Ксения ВОРОТЫНЦЕВА
03.10.2023
Что рассказывают о жизни и творчестве мастера его опубликованные дневники.
В петербургской галерее KGallery открылась выставка «Владимир Лебедев. Портрет художника на фоне дневника», посвященная легендарному художнику, мастеру книжной графики. Несколько лет назад галерея стала обладателем значительной части архива мастера. Расшифровкой документов занималась Наталья Козырева, заведующая отделом рисунка Государственного Русского музея. Итогом большой работы стало двухтомное издание. Первая часть — каталог уже вышел в свет, публикация второй части — собственно дневника художника — ожидается в конце октября. «Культура» узнала у Натальи Козыревой, что нового рассказывают архивные документы о жизни и личности мастера.

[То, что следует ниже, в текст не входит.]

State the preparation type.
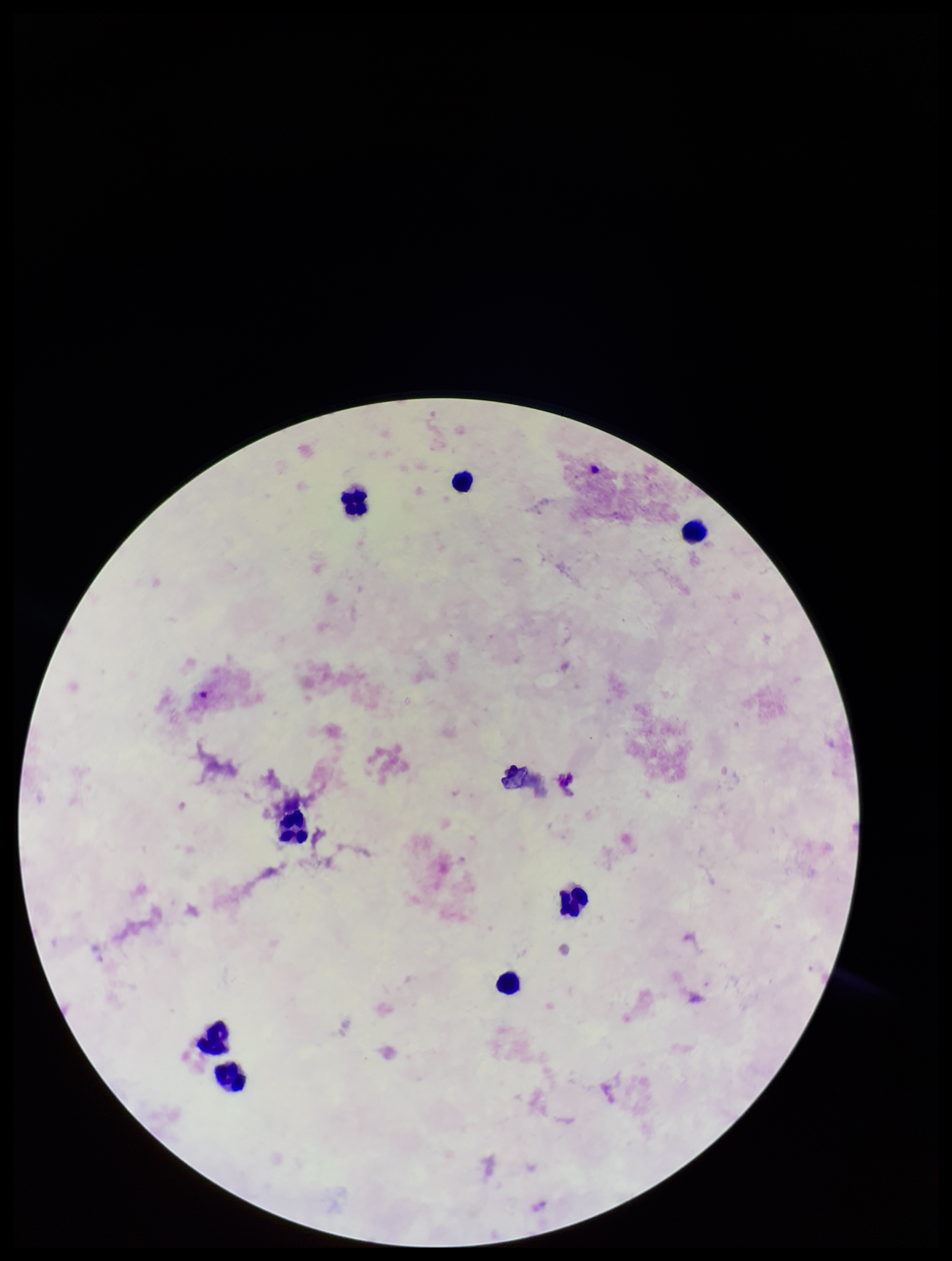
It is a thick blood smear.

{
  "capture": "smartphone photograph through the microscope eyepiece",
  "image_size": "952×1261 pixels",
  "patient_malaria_status": "negative",
  "stain": "Giemsa",
  "plasmodium_parasites": "none detected",
  "leukocyte_count": 8,
  "parasite_count": 0,
  "field_of_view": "one from this slide"
}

— Расскажите о судьбе архива Лебедева.
— После смерти Владимира Васильевича в его мастерской на улице Белинского в Ленинграде осталось много материалов: его вдова Ада Сергеевна Лазо не хотела с ними расставаться. Потом она переехала в Москву к своей дочери, Аде Адольфовне Салтыковой-Лазо, которую все называли Ада Маленькая, и увезла с собой архив. Когда Ады Сергеевны не стало, все материалы перешли к Аде Адольфовне, с которой я некоторое время вела переговоры. Русский музей хотел забрать кое-какие документы, но возникли организационные сложности, и дело застопорилось. Затем наступили непростые времена, и Ада Адольфовна начала потихоньку продавать архив. Мне рассказывали, что около гостиницы «Метрополь», напротив Большого театра, была антикварная лавка, где периодически появлялись листы с записями Лебедева. Дело в том, что Владимир Васильевич не вел дневников в общепринятом смысле: это были отдельные листы формата А4, исписанные с двух сторон. Сама я этих материалов не видела, пока Владимир Петрович Березовский (основатель галереи KGallery. —
«Культура») несколько лет назад не позвонил мне и не рассказал, что приобрел в Москве значительную часть лебедевского архива, и предложил его посмотреть. Я забрала эти объемные тома — всего около 500 листов, каждый был вложен в файл — и отнесла в наш отдел в Русском музее, чтобы потихоньку изучить. Но затем поняла, что это большая работа и быстро с ней не справиться. Лебедевский архив лежал довольно долго, пока в 2020 году не случился карантин. Нас отправили по домам, и я забрала с собой эти тома. В течение трех месяцев спокойно вычитывала документы и переносила расшифрованные данные в компьютер. Сначала было трудно: я не ожидала что у Лебедева — мастера графики — окажется такой неаккуратный почерк. Я много работала в архивах, видела разные образцы почерков, но у него была какая-то каша. В основном он писал карандашом, а потом возвращался к этим записям и оставлял комментарии чернилами. Сразу отмечу, что он не писал о происходивших вокруг событиях или о встреченных людях — кроме тех, с кем общался каждый день. Это были чисто житейские заметки: например, о тратах. Но они оказались невероятно интересными.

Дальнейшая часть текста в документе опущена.